Kathleen redressa la tête. Quand, à la réponse de son aïeule, la jeune fille vit les yeux de sa mère s’agrandir de stupéfaction, elle lui demanda alors d’entendre la conversation.
— Je mets le haut-parleur, maman. Kathleen est à côté de moi.
— Bonjour ma petite-fille ! Tu aurais pu saluer ta grand-mère, non ?
— Bisou ! Je viens de rentrer. J’étais partie faire une course. Alors ? On se demandait, maman et moi, si ce n’était pas un problème génétique…
— Je ne pense pas, ma chérie. Dans ce cas-là, ta mère aurait, elle aussi, connu cette saleté ! Grâce à Dieu, elle a été épargnée !
— Dieu n’y peut rien à l’affaire, déclara Kathleen avec sa brusquerie naturelle. Mais toi ? Que disais-tu à maman ?
— À mon époque, on appelait ça une pelade. Je me souviens d’avoir été mortifiée ! Je n’ai plus osé aller au bal pendant presque un an. Même certains de mes camarades d’alors se sont mis à me fuir, pensant que j’étais contagieuse. Quel souvenir atroce ! Heureusement, dans les années soixante, on pouvait tricher avec la mode capillaire ! Les chignons choucroute et les coiffures ébouriffées cachaient la misère du dindon !
Kathleen, interloquée, humecta ses lèvres sèches.
— « La misère du dindon », grand-mère ? Ça veut dire quoi ?

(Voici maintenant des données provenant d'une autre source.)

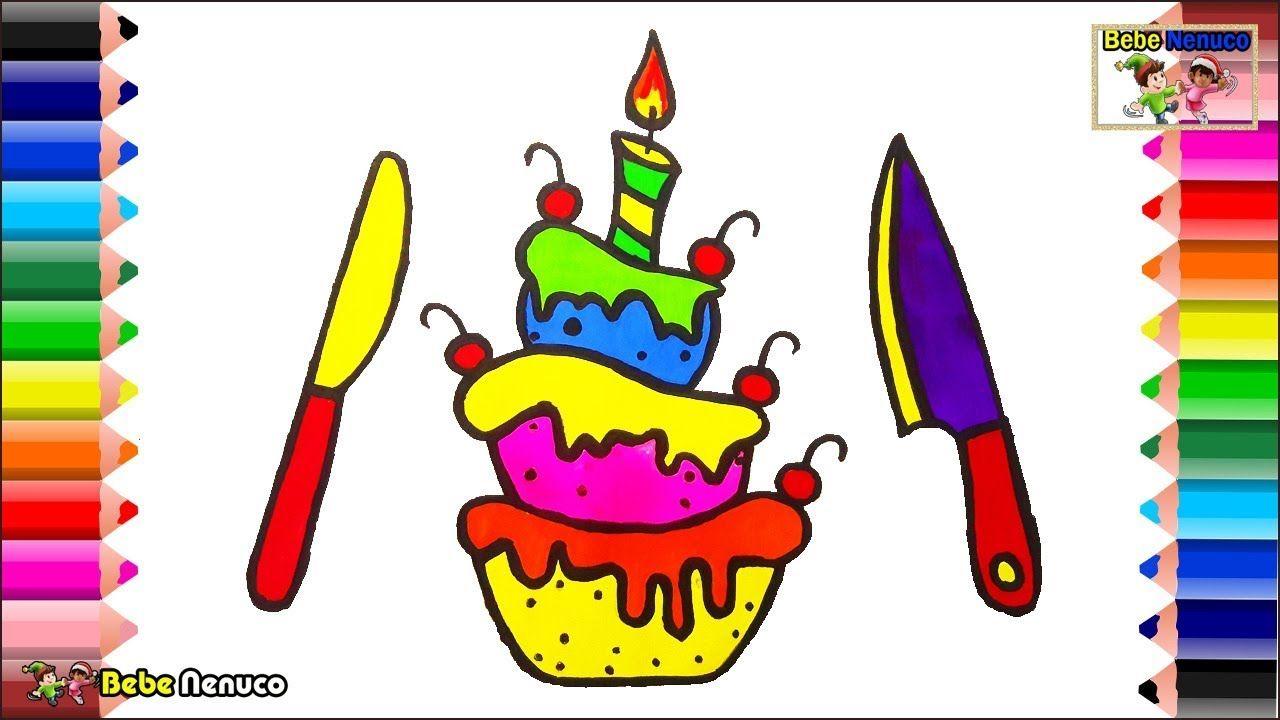 Pastel de cumpleaños para colorear - Cómo dibujar dulces para niños ...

— Oh ! Comme c’est drôle… C’est la première fois, je crois, que je prononce ces mots… C’était l’expression de ma mère lorsqu’elle me regardait me coiffer… J’essayais tant bien que mal d’arranger mes cheveux pour passer inaperçue et je la vois encore hocher la tête d’une mine dégoûtée en me disant : « La misère du dindon… Il gonfle ses plumes mais quand il tourne le dos, il montre son cul rose et nu… »
Kathleen, choquée, ne put s’empêcher de s’écrier :
— Mais elle était atroce, ta mère, de te dire ça ! Quelle s****e !
À l’autre bout du fil, Catherine Kersalé émit un léger soupir.
— On ne peut pas affirmer cela non plus, ma petite-fille… Certes, c’était une femme dure et rocailleuse mais elle m’adorait. J’avais vingt ans et j’étais par ailleurs très jolie. Je crois qu’elle a paniqué quand cela est arrivé. Elle craignait que mon état soit définitif et que je ne puisse plus faire un beau mariage à cause de cela… et elle me transmettait ses craintes.
— Ce qui veut dire, grand-mère, qu’elle-même n’avait jamais souffert d’alopécie ! Sinon, elle se serait tranquillisée en se disant que c’était passager…
— Sur ce point, tu peux en être certaine, ma chérie. Elle était complètement déroutée et me traînait de médecin en médecin. Sauf que, à l’époque, on ne connaissait pas grand-chose au sujet.
Les trois femmes bavardèrent encore un moment au téléphone. Kathleen, qui était en vacances, dut promettre à sa grand-mère que toutes deux viendraient déjeuner chez elle, le dimanche suivant.